Jordan Younger of The Balanced Blonde relates all too well to what I’m talking about here, and so does Carrie Forrest of Carrie on Living. When they recently came out as no longer being vegan, they received a slew of hateful comments. I read some of these comments when they were still fresh, and since I had recently made the same decision that Jordan and Carrie had made, I could easily feel their pain. What makes it all the more saddening is that with a little more compassion from others, their pain could have been made so much less. The hurtful comments they received served no purpose other than to make them feel badly about their choices. Vegans should promote their beliefs in a positive light on their own pages instead of negatively promote them on other people’s pages. All that does is spread hate, and veganism is supposed to be about compassion. (Side note: What I’m saying in this post goes for anyone with an opinion, not merely vegans. I’m specifically talking about veganism because of its relevance to my life.)
There are reasons why people such as Gena Hamshaw of Choosing Raw, and Angela Liddon of Oh She Glows, are selling cookbooks to both vegans and non-vegans across America, why their blogs have followers of all dietary preferences. I may not be vegan, but I can’t wait to make some of the recipes in Gena’s book! (And Angela’s book, once I purchase it!) Would I have bought it if the pages were filled with anti-omnivore commentary? Definitely not. By being such an openhearted and accepting person, Gena is opening the gates for a multitude of omnivores to connect with veganism. Gena and Angela are no less passionate than any other vegan, but these women don’t shame others for their personal choices. They promote their beliefs without putting the rest of us down. If all vegans were this way, there wouldn’t be nearly as wide of a gap between omnivores and herbivores.

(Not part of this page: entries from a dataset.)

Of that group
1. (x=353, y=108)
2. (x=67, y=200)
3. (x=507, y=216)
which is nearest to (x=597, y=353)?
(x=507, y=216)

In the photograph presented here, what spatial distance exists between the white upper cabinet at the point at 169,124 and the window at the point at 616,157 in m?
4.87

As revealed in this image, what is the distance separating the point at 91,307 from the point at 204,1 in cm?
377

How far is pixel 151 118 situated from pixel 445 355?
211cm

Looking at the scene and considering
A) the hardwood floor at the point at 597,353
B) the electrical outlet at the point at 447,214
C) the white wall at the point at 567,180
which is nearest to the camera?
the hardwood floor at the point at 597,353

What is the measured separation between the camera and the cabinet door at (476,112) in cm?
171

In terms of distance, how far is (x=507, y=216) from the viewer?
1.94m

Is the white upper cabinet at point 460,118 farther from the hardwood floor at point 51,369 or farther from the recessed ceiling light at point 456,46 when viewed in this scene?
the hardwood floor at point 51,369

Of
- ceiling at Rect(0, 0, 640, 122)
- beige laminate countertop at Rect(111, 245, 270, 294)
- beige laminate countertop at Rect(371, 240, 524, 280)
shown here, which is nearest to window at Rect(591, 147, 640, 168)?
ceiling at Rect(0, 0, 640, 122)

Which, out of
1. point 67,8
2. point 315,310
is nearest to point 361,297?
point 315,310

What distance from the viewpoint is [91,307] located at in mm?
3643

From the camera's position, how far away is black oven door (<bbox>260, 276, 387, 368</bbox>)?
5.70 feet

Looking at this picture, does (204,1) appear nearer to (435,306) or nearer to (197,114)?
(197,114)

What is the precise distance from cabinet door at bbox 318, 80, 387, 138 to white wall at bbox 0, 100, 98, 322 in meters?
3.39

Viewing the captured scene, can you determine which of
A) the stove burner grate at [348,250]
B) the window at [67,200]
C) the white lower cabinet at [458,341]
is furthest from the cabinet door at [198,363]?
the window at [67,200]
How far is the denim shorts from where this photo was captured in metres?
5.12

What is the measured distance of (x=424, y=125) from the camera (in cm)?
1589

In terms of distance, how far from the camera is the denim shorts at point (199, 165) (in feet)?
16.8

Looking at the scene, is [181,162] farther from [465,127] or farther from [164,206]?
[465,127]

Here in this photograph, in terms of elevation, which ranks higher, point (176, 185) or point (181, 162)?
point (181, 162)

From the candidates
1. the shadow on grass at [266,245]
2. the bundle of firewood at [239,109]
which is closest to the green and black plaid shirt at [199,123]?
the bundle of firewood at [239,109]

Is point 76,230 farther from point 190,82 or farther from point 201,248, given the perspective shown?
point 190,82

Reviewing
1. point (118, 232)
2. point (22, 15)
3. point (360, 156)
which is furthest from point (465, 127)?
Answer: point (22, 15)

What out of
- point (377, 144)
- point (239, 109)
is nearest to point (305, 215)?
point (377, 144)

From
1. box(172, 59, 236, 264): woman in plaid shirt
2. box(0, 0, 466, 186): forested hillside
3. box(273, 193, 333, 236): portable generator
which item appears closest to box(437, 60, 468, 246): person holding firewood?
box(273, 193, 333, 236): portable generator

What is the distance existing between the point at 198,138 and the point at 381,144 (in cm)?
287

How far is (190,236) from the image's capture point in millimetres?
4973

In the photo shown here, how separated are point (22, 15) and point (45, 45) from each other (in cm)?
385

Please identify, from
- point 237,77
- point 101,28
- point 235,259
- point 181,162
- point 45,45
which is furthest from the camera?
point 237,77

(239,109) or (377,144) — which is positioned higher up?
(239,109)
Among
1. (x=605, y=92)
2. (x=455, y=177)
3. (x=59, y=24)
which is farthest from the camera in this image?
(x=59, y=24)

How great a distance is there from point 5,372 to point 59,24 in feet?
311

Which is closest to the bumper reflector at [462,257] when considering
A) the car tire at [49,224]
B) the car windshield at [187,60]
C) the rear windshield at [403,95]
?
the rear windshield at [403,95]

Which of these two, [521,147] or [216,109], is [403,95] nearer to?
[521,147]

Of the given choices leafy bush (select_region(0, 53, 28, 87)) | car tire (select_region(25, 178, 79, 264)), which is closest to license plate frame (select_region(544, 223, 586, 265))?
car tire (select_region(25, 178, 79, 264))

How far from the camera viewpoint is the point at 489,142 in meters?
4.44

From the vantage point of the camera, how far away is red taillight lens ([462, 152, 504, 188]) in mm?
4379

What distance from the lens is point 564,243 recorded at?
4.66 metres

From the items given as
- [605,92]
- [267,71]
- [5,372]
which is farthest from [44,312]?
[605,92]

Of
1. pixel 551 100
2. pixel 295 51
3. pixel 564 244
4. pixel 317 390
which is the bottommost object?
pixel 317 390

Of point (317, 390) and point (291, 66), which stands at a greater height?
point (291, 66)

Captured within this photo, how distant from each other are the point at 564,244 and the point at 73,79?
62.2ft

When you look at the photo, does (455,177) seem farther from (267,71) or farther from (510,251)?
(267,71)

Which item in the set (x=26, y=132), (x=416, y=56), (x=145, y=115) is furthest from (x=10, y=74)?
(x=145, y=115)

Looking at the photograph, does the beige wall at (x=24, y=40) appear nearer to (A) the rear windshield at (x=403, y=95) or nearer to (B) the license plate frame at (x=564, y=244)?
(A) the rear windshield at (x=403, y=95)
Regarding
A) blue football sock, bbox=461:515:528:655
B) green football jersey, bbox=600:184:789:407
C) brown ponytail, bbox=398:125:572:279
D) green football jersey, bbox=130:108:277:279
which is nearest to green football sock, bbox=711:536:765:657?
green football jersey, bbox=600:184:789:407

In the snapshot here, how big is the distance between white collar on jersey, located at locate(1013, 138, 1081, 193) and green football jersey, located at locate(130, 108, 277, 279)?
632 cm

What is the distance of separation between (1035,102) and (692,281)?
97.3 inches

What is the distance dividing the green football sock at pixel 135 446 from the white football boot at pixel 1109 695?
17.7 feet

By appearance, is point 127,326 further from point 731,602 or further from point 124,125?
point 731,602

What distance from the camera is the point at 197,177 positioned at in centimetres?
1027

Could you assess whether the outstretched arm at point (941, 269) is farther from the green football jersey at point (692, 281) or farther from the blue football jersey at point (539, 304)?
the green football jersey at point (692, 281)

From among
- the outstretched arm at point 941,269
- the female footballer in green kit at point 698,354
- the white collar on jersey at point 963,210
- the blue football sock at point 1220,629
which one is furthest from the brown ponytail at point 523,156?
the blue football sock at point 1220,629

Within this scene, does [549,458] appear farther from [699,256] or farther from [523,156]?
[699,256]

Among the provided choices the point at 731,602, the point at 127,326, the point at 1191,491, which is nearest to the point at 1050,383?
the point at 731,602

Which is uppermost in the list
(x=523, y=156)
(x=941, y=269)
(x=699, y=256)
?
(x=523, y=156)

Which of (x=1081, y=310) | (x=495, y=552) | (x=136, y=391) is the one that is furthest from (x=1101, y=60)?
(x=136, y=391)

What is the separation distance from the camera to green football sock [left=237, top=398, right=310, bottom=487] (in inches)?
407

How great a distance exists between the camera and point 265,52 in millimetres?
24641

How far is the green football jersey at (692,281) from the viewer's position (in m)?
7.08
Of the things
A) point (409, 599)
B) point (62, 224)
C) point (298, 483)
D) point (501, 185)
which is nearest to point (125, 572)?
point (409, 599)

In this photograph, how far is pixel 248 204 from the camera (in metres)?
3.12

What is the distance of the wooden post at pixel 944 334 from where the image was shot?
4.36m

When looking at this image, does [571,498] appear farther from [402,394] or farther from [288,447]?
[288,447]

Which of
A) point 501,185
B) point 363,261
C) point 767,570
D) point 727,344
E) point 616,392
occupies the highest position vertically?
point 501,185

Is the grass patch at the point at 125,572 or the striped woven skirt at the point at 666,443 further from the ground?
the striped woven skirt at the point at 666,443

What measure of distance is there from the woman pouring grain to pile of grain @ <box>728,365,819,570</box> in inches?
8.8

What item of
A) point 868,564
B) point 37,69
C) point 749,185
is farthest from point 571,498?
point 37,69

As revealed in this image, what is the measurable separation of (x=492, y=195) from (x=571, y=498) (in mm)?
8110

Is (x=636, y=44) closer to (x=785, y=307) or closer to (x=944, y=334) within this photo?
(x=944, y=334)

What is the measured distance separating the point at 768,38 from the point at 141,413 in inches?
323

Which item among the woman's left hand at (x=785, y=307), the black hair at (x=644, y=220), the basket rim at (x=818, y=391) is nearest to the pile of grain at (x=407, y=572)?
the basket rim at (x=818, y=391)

Wouldn’t that be wonderful?
I don’t believe the man who commented on my photo is a bad person. I believe he’s a passionate person. I just wish he had the sense to use that passion in veganism’s favor, to not attack when unprovoked, to keep quiet when he has nothing nice to say. I know Carrie felt my pain when she saw the rude comment on my Instagram photo. The sweet comment she left me afterward filled my heart with so much warmth. Little remarks of kindness can have just as big of an impact as little remarks of hate, but the impact is one of positivity.
There are plenty of plant-based foodies who still follow me on Instagram even though I’m no longer vegan, such as Terri Green of The Banana Chronicles, Karissa Bowers of Vegan A La Mode, Andrew Olson of One Ingredient Chef, and the previously mentioned Gena Hamshaw of Choosing Raw. Our diets are no longer aligned, but that doesn’t mean there isn’t any overlap. That doesn’t mean we can’t respect one another for living our lives the way we each see fit. That doesn’t mean we can’t still get along, or remain dear friends. It’s vegans like these extraordinary, inspiring, and overwhelmingly compassionate individuals who keep me connected to the vegan world, a world that has such incredible potential to spread love.
Let us not perpetuate a war that need not exist at all, and let us all remember (and I mean all of us–vegan or not) what our mothers taught us as children: If you don’t have anything nice to say, don’t say anything at all.